**** ИЗУЧАЕМЫЙ ТЕКСТ
Итак, норито имперских ритуалов обнаруживают структурное родство и с архаическим заклинанием, сохранившимся в «Кодзики», и другими подобными текстами — как писал Н.А. Невский, «примером песен с теми же приемами, тем же последовательным развитием содержания и теми же заклинательными целями могут в настоящее время служить некоторые ритуальные песни японских шаманок-знахарок в северо-восточных провинциях главного острова, моления рюкюских жриц и, наконец, многие народные песни мелких островов Рюкюского архипелага» [Невский, 1935, с. 18].

Какова же все-таки специфика поэтики и стиля норито «Энгисики» и каково их место и роль в истории японской словесности?

Приведем еще одну цитату из Н.А. Невского: «По своему языку и стилю норито занимают среднее место между поэзией и прозой и скорее должны быть отнесены к первой, чем ко второй. Здесь мы видим массу риторических украшений, метафор, параллелизмов, повторов и других приемов, рассчитанных на то, чтобы усилить впечатление и придать молитвословиям возвышенный характер» [Невский, 1935, с. 18].

Схожую, хотя несколько ироническую характеристику норито дает Д. Филиппи: «Ритуалы выдержаны в стиле древнего языка самого цветистого толка. Фразы длинны и слабо связаны между собой; грамматические отношения частей трудно определимы; значения многих слов неясны; и всюду ясность смысла приносится в жертву благозвучию» [Филиппи, 1959, с. 1].

К. Флоренцу тексты норито напоминают католические проповеди, Ф.Г. Бок кажутся похожими на псалмы, японские же филологи находят в них родство с разными стилями японской поэзии древности и нередко противоречат друг другу. Наиболее скептический взгляд на предмет выражен Кониси, считающим, что, за исключением отдельных формул, эти тексты были сознательно стилизованы под язык седьмого века: «норито — подозрительная форма стихопрозы» [Кониси, 1984, с. 301].
********
**** ФРАГМЕНТЫ НАБОРА ДАННЫХ
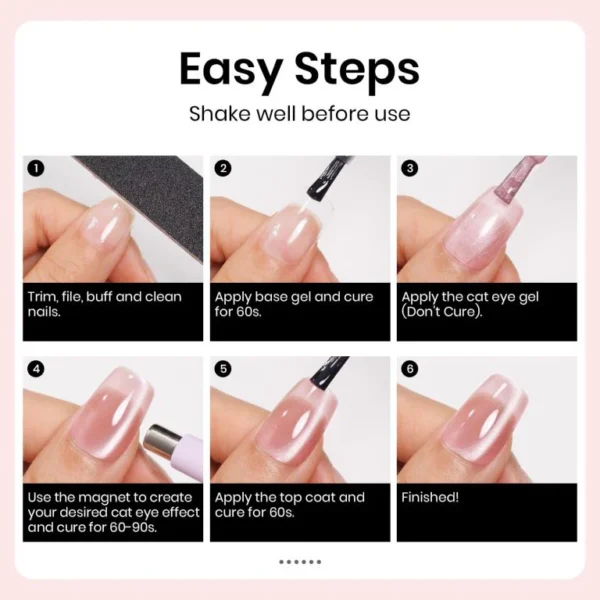 Easy Steps

Shake well before use

1

Trim, file, buff and clean nails.

2

Apply base gel and cure for 60s.

3

Apply the cat eye gel (Don't Cure).

4

Use the magnet to create your desired cat eye effect and cure for 60-90s.

5

Apply the top coat and cure for 60s.

6

Finished!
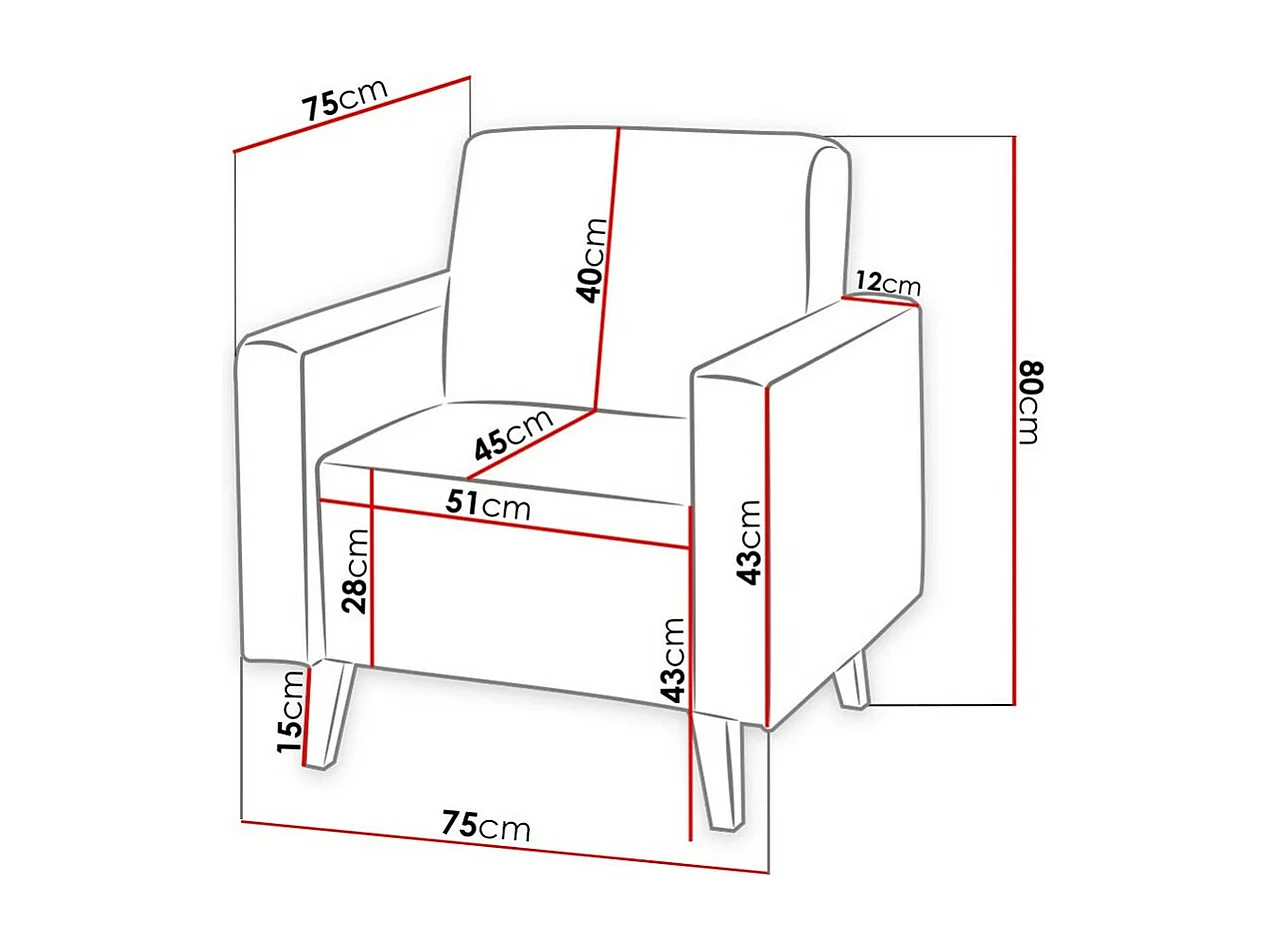 75cm
40cm
12cm
80cm
45cm
51cm
28cm
43cm
43cm
15cm
75cm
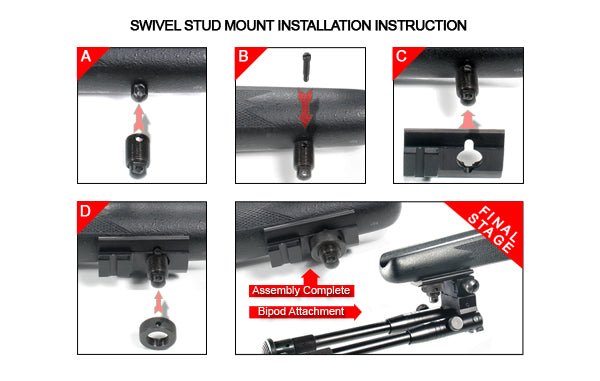 SWIVEL STUD MOUNT INSTALLATION INSTRUCTION

A

B

C

D

FINAL STAGE

Assembly Complete

Bipod Attachment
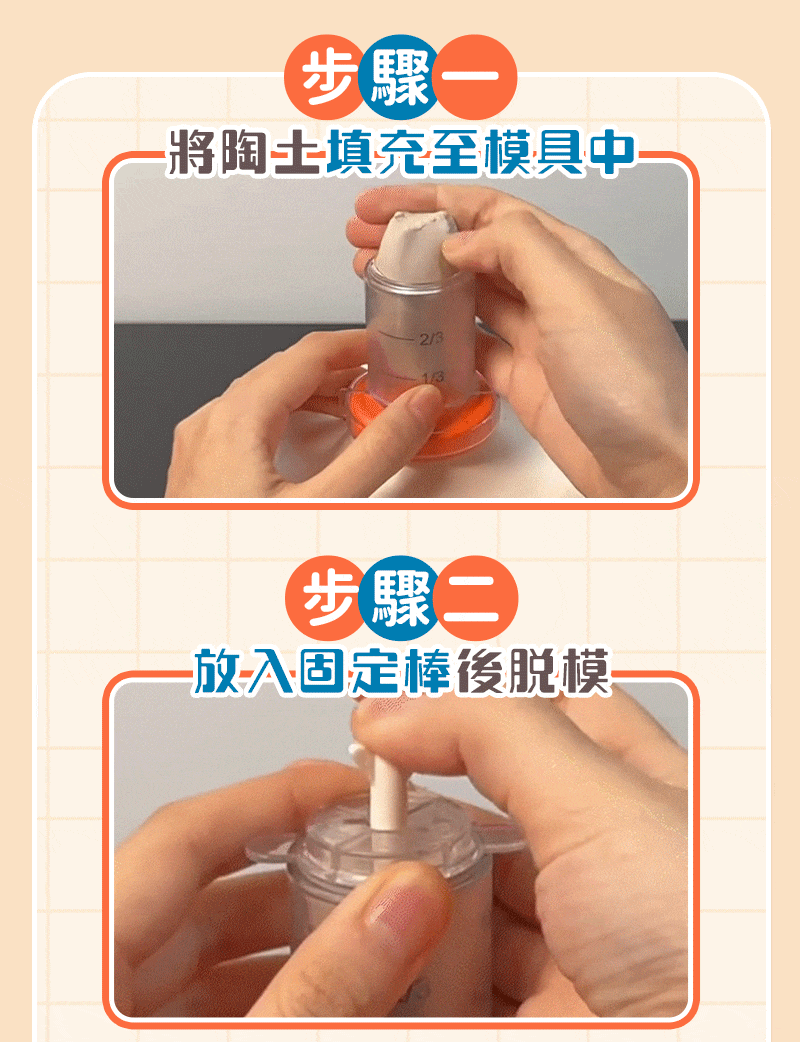 步驟一

將陶土填充至模具中

2/3

1/3

步驟二

放入固定棒後脫模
********
▶ _ЗАДАНИЯ_:
(A) Согласуются ли с изучаемым текстом следующие утверждения? Для каждого ответьте «да» или «нет» и точно процитируйте решающие слова текста.
(i) Невский относит норито скорее к поэзии, чем к прозе.
(ii) По Филиппи, в норито ясность смысла ставится выше благозвучия.
(iii) Ф.Г. Бок тексты норито напоминают католические проповеди.
(B) Обновите фрагмент изучаемого текста, начиная с «Схожую, хотя несколько» и вниз до «1984, с. 301].»: замените «псалмы» на «гимны» и приведите получившийся отрывок.
(C) Ответьте на вопросы по изучаемому тексту:
(i) Чьи моления Невский приводит в числе примеров песен с теми же приемами?
(ii) Какой год указан при ссылке на работу Филиппи?
(iii) Под язык какого века, по мнению Кониси, были сознательно стилизованы тексты норито?

▶ _ОТВЕТЫ_:
(A)
(i) Да: «скорее должны быть отнесены к первой, чем ко второй».
(ii) Нет: «всюду ясность смысла приносится в жертву благозвучию».
(iii) Нет: «К. Флоренцу тексты норито напоминают католические проповеди, Ф.Г. Бок кажутся похожими на псалмы».

(B)
Схожую, хотя несколько ироническую характеристику норито дает Д. Филиппи: «Ритуалы выдержаны в стиле древнего языка самого цветистого толка. Фразы длинны и слабо связаны между собой; грамматические отношения частей трудно определимы; значения многих слов неясны; и всюду ясность смысла приносится в жертву благозвучию» [Филиппи, 1959, с. 1].

К. Флоренцу тексты норито напоминают католические проповеди, Ф.Г. Бок кажутся похожими на гимны, японские же филологи находят в них родство с разными стилями японской поэзии древности и нередко противоречат друг другу. Наиболее скептический взгляд на предмет выражен Кониси, считающим, что, за исключением отдельных формул, эти тексты были сознательно стилизованы под язык седьмого века: «норито — подозрительная форма стихопрозы» [Кониси, 1984, с. 301].

(C)
(i) Моления рюкюских жриц.
(ii) 1959 год.
(iii) Под язык седьмого века.